Wat is de Quadrate-lijn?
De vierkantslijn is een anatomisch kenmerk van het bovenste deel van het dijbeen, het lange bot van de dij dat het grootste bot in het menselijk lichaam is. Een verticale hoogte die slechts enkele centimeters lang is, wordt aangetroffen aan de binnenste achterkant van het bovenste dijbeen, net onder het deel van het bot dat bekend staat als de dijhals. Ook bekend als de linea quadrata, is de quadrate-lijn significant als de bevestigingsplaats voor de quadratus femoris-spier van de achterste heup. Het is ook waar een klein aantal vezels van het bovenste uiteinde van de adductiemagnus van de binnendij aansluit op het dijbeen.
Aan de bovenkant van het dijbeen staan de delen van het bot die bekend staan als de kop en nek naar binnen toe vanuit de schacht van het dijbeen om in de heupkom te steken. Het bovenste gedeelte van de schacht, dat zich aan de buitenkant van de nek en de kop bevindt, vormt een onregelmatig oppervlak dat bekend staat als de grotere trochanter. Op het achterste aspect van de grotere trochanter is waar de meeste van de diepe achterheupspieren hechten: de piriformis, obturator internus, gemelli en gluteus minimus-spieren onder hen.
Het verdelen van de nek van het dijbeen van de schacht onder een hoek loodrecht op de richting van de nek is de intertrochanterische nok, de verhoogde rand van de schacht. Deze rug omcirkelt het dijbeen terwijl het afdaalt, dus spiraalvormig naar beneden vanuit de grotere trochanter terwijl het diagonaal hengelt en de schacht onder de dijhals wikkelt. Het vormen van een tweede, verticale nok die begint op ongeveer het middelpunt van de intertrochanterische nok op het mediale achterste dijbeen is de vierkantslijn. Deze lijn, die nauwelijks waarneembaar is, leidt ongeveer vijf centimeter naar beneden vanaf de intertrochanterische kam aan de achterkant van het bot. Het eindigt waar het de bovenkant van de kleinere trochanter ontmoet, een kleinere afgeronde prominentie waar de nek de schacht ontmoet aan deze kant van het dijbeen.

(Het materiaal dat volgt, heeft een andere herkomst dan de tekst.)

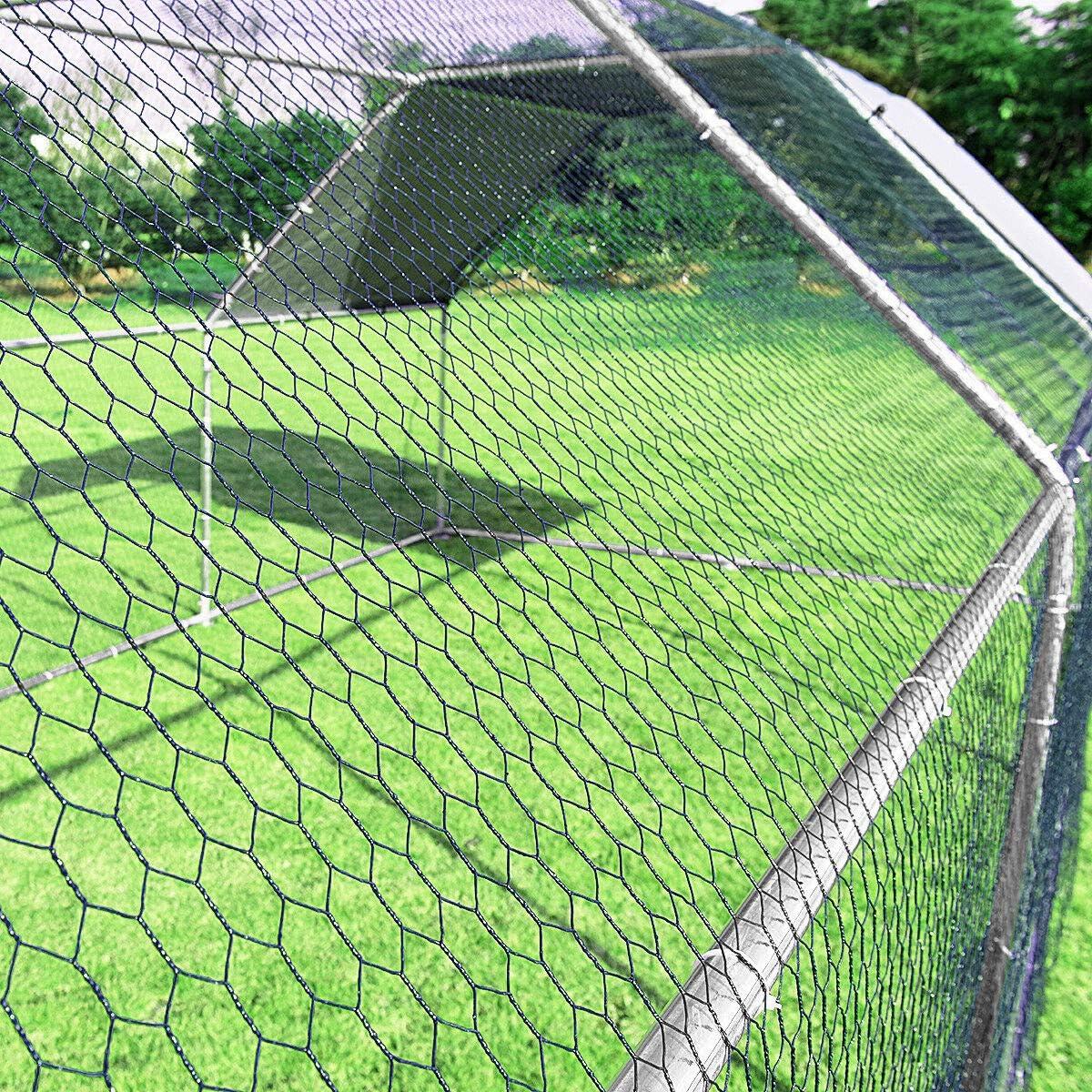 image:imageGiantex 23ft Large Metal Chicken Coop Walkin Chicken Run Poultry Cage Waterproof SunProof Cover Galvanized Steel Frame Hen Duck Rabbit House Outdoor Farm Yard 23 x 66 ft Half SpireFlat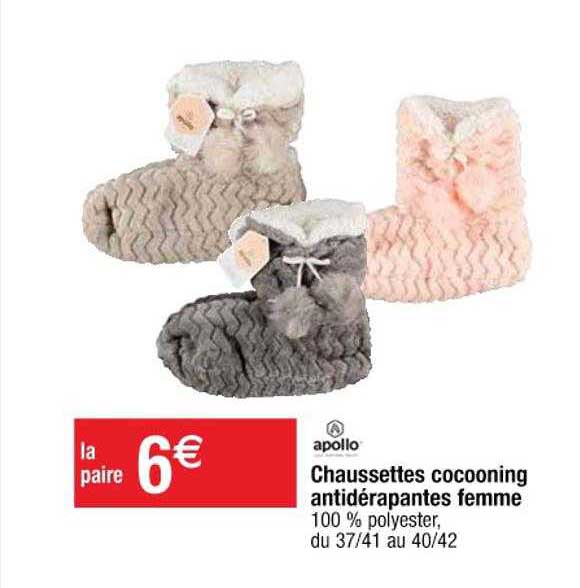 chaussettes cocooning antidérapantes femme apollo
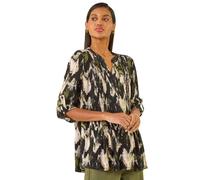 Abstract Print Pintuck Stretch Top Roman Black 12
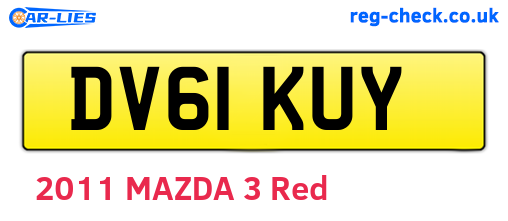 DV61KUY are the vehicle registration plates.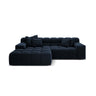 Hawaii 2-Sitzer Ecksofa, Linke Seite, aus Samt in Marineblau (Magic Velvet 2211), 240x160 cm von Cosmopolitan Design – Bild 1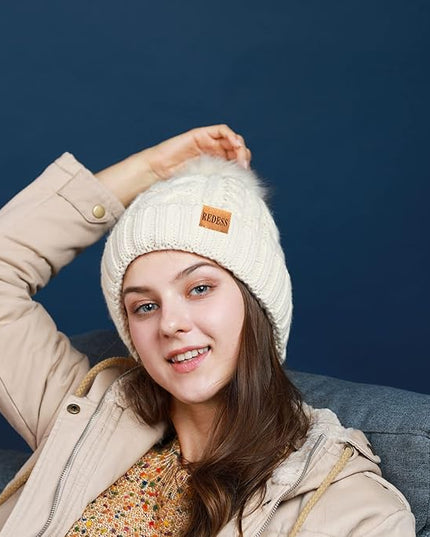 REDESS Women Winter Pompom Beanie Hat with Warm Fleece Lined, Thick Slouchy Snow Knit Skull Ski Cap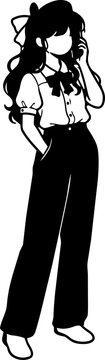 Vector Illustration of Girl Talking on Phone in Flat Style
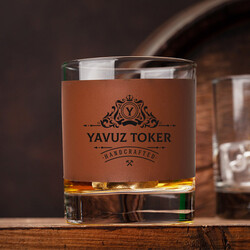  - Premium Tasarımlı İsimli Taba Deri Kaplı Viski Bardağı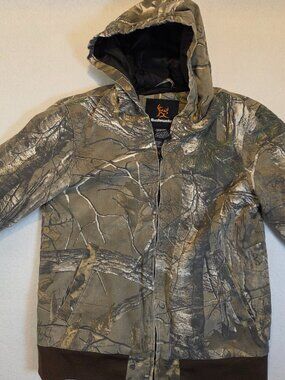 Bushmaster Realtree Camo Hooded Canvas Jacket Youth Size M 8/10 Hunting Outdoors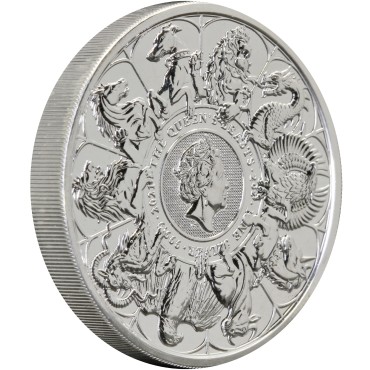 Серебряная монета 2oz Коллектор "Звери Королевы" 5 фунтов 2021 Великобритания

Langs het grootste deel van de lengte van de quadraatlijn hechten vezels van de quadratus femoris-spier zich aan het bot. De quadratus femoris komt voort uit een verdikt oppervlak op het achterste aspect van het ischiumbot van het onderste bekken bekend als de ischiale tuberositeit. De vorm van een platte, brede band kruist dan horizontaal van het ischium naar buiten naar het intertrochanterische gebied van het dijbeen en passeert op zijn loop achter het heupgewricht. Sommige van zijn vezels hechten nabij het bovenste uiteinde van de intertrochanterische kam op de intertrochanterische top, terwijl de rest de quadrate-lijn naar beneden volgt.
Het laagste gedeelte van de quadrate-lijn geeft aanleiding tot de bovenste vezels van de adductieve magnus-spier. De adductormagnus strekt zich uit over het grootste deel van de binnenkant van de dij en strekt zich uit van de onderkant van het dijbeen net boven het kniegewricht tot aan de zitbeenknobbel en het schaambeen in het onderste bekken. Bovenaan geeft het een paar vezels af die langs de onderkant van de quadraatlijn onder die van de quadratus femoris-spier worden ingebracht.